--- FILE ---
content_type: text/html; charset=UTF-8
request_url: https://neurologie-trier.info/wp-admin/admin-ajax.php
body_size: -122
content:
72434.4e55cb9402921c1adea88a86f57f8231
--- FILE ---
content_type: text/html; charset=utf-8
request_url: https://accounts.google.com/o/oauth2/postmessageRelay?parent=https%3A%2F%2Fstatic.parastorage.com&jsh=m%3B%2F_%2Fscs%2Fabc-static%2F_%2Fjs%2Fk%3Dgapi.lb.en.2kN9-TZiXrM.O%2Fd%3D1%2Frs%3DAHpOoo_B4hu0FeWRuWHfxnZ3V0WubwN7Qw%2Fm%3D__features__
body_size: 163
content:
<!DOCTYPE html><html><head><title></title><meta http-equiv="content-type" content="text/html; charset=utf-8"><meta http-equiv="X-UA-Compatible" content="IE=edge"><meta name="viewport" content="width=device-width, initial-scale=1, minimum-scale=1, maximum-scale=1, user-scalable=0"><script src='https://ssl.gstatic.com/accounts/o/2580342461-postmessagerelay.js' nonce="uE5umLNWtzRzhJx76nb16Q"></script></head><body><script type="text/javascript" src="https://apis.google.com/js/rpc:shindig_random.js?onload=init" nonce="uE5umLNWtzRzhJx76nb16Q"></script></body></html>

• TASK ITEM: Give back the opening line of the records above and every line after it, up to and including the one with "body_size: 163", unchanged.

• SOLVED EXERCISE:
--- FILE ---
content_type: text/html; charset=UTF-8
request_url: https://neurologie-trier.info/wp-admin/admin-ajax.php
body_size: -122
content:
72434.4e55cb9402921c1adea88a86f57f8231
--- FILE ---
content_type: text/html; charset=utf-8
request_url: https://accounts.google.com/o/oauth2/postmessageRelay?parent=https%3A%2F%2Fstatic.parastorage.com&jsh=m%3B%2F_%2Fscs%2Fabc-static%2F_%2Fjs%2Fk%3Dgapi.lb.en.2kN9-TZiXrM.O%2Fd%3D1%2Frs%3DAHpOoo_B4hu0FeWRuWHfxnZ3V0WubwN7Qw%2Fm%3D__features__
body_size: 163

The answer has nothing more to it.